Saved entries:
----

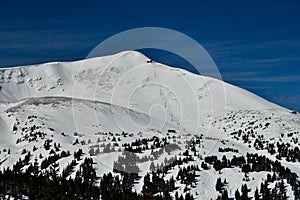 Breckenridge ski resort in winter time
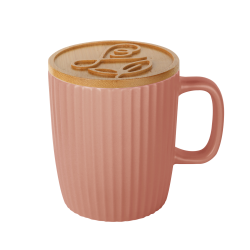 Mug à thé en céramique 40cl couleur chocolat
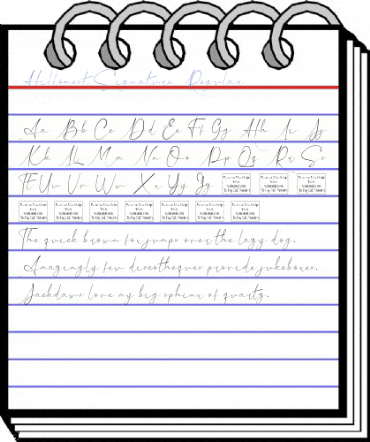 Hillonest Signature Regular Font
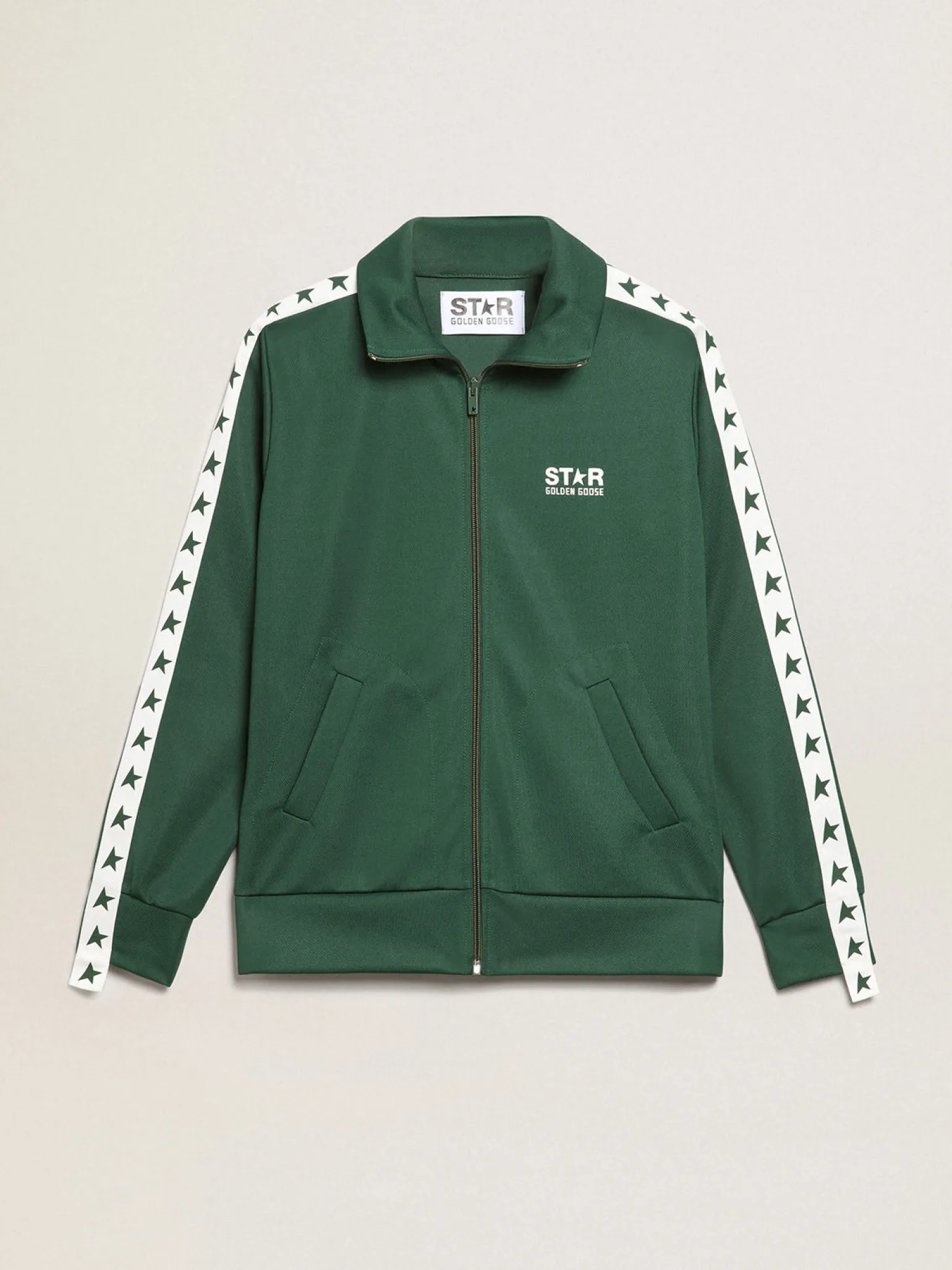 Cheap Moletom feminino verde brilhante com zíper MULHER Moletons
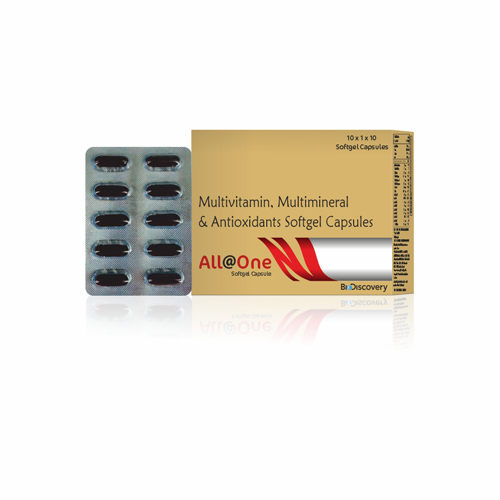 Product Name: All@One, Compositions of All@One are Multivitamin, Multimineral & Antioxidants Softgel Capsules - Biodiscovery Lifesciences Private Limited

----

#### Exercise description
Can you output the text of all the entries above word for word, without the pictures?

#### Result below
 Breckenridge ski resort in winter time
 Mug à thé en céramique 40cl couleur chocolat
 Hillonest Signature Regular Font
 Cheap Moletom feminino verde brilhante com zíper MULHER Moletons
 Product Name: All@One, Compositions of All@One are Multivitamin, Multimineral & Antioxidants Softgel Capsules - Biodiscovery Lifesciences Private Limited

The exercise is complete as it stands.